*EXERCISE 1*: Decide whether each statement below agrees with the mailing list message, answering yes or no and quoting the deciding words from that message. (a) IE8 tokenizes the speculative stream. (b) Henri Sivonen's original message was sent on Wednesday, December 10, 2008. (c) When the HTML parser blocks on a script, new and upcoming browsers scan the stream forward for src URLs to load.
*EXERCISE 2*: Report every line of the entries that contains the string "located". Case counts.

*TEXT SEGMENT*:
RE: Speculative tokenization and foreign content from Travis Leithead on 2008-12-10 (public-html@w3.org from December 2008)

From: Travis Leithead <Travis.Leithead@microsoft.com>
Date: Wed, 10 Dec 2008 12:03:37 -0800
To: Henri Sivonen <hsivonen@iki.fi>, HTML WG <public-html@w3.org>
Message-ID: <0003CB8B8FE2154EB50431DB2B8F69C019483FDEDA@NA-EXMSG-W601.wingroup.windeploy.ntd>

>From implementation experience in IE8, we don't tokenize the speculative stream--though this would be another interesting performance option.

-----Original Message-----
From: public-html-request@w3.org [mailto:public-html-request@w3.org] On Behalf Of Henri Sivonen
Sent: Wednesday, December 10, 2008 11:41 AM
To: HTML WG
Subject: Speculative tokenization and foreign content

When the HTML parser blocks on a script, new and upcoming browsers
speculatively scan the stream forward for other script (or potentially
image and style) src URLs to load.

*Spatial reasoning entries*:
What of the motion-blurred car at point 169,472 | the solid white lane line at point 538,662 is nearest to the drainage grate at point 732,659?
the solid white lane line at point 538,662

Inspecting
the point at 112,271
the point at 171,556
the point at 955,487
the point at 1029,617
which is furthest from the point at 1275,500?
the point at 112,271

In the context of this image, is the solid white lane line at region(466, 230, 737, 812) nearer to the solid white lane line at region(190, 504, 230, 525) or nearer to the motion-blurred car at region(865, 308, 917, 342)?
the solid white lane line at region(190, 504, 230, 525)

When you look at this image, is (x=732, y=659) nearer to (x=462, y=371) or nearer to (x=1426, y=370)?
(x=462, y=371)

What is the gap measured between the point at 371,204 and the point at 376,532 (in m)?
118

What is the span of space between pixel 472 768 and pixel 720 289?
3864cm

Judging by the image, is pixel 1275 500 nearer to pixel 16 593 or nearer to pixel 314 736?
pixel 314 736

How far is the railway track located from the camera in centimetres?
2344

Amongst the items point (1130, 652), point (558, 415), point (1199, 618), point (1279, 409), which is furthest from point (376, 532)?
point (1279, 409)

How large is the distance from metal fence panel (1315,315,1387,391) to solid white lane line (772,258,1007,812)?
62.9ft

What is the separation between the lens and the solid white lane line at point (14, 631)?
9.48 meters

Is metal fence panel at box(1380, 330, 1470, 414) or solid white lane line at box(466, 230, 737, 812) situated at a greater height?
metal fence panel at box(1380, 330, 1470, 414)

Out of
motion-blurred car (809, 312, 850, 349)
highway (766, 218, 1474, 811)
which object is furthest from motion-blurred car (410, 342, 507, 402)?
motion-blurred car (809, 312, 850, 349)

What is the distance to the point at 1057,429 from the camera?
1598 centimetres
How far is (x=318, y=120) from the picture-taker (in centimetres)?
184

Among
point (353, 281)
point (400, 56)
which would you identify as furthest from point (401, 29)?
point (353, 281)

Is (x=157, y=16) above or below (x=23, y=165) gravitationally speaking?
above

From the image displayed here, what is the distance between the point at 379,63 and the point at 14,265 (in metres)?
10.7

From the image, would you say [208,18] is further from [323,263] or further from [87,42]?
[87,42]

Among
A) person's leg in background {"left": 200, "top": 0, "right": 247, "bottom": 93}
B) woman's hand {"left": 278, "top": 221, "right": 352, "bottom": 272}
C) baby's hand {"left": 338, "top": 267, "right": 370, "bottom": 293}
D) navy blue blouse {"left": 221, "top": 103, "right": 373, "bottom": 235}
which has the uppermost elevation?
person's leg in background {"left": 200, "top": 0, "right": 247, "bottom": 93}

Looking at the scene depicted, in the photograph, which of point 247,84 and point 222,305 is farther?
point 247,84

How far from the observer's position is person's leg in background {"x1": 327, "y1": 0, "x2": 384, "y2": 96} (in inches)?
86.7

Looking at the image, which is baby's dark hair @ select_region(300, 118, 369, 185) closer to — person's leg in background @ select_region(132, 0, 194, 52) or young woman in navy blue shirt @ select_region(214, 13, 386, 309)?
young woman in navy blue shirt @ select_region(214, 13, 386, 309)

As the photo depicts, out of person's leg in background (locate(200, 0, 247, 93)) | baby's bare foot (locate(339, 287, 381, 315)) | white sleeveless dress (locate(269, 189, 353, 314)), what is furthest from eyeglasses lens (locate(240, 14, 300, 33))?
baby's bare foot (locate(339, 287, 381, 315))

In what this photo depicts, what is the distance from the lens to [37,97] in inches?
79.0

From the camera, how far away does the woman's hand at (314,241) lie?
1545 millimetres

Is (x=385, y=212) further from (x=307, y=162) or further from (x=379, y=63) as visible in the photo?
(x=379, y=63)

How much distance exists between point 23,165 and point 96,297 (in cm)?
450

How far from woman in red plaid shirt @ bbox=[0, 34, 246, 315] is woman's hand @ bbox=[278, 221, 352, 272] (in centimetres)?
...
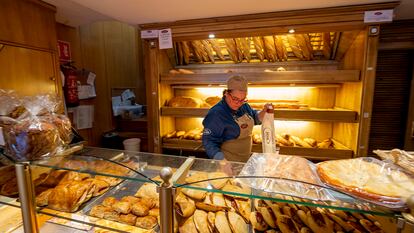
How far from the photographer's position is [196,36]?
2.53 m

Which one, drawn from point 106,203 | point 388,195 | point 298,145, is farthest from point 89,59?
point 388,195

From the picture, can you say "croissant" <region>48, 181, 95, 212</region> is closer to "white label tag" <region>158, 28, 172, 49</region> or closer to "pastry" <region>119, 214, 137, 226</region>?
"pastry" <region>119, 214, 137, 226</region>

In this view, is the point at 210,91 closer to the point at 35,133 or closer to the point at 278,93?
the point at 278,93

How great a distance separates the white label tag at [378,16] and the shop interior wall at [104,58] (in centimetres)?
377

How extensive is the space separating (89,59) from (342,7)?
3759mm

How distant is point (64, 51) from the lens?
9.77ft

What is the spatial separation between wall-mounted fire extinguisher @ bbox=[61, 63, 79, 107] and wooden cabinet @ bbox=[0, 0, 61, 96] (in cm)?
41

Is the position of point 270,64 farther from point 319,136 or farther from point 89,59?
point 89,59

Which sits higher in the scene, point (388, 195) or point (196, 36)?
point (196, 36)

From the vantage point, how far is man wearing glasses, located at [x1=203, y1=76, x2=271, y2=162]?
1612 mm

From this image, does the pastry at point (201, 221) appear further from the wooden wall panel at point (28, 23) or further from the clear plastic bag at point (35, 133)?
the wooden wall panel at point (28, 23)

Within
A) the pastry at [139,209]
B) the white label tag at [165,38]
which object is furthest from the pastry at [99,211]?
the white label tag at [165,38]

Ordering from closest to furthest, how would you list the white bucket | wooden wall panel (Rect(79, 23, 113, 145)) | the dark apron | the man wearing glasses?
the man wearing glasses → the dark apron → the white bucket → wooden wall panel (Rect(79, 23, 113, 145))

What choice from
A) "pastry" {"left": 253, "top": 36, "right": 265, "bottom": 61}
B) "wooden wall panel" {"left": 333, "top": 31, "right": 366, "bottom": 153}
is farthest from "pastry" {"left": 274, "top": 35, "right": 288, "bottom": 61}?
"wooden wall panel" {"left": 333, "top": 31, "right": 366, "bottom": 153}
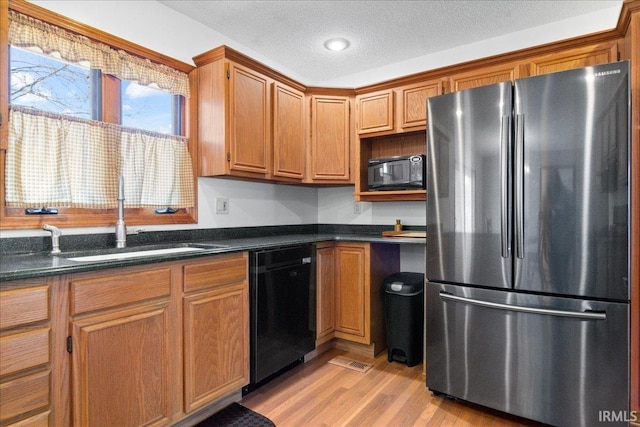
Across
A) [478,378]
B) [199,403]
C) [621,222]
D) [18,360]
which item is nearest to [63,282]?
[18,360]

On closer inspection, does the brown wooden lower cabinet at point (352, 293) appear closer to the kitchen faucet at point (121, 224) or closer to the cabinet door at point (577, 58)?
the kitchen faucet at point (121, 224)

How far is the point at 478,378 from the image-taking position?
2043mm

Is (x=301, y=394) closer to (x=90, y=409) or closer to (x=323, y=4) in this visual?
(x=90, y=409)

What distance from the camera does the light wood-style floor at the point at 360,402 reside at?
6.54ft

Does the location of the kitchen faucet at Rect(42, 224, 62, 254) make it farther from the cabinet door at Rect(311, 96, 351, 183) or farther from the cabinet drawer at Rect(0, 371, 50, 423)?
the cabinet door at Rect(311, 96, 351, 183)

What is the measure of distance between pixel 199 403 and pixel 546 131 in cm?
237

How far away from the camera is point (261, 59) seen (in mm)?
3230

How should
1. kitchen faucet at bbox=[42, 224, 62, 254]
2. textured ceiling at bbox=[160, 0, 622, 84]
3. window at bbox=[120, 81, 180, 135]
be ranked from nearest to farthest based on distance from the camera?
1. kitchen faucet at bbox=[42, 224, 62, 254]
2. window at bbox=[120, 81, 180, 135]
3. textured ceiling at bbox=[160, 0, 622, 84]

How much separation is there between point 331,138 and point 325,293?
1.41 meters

*WRITTEN SOLUTION 1*:
(a) No: "we don't tokenize the speculative stream"
(b) Yes: "Sent: Wednesday, December 10, 2008 11:41 AM"
(c) Yes: "speculatively scan the stream forward for other script"

*WRITTEN SOLUTION 2*:
How far is the railway track located from the camera in centimetres?
From the vantage point, how far is man wearing glasses, located at [x1=203, y1=76, x2=271, y2=162]?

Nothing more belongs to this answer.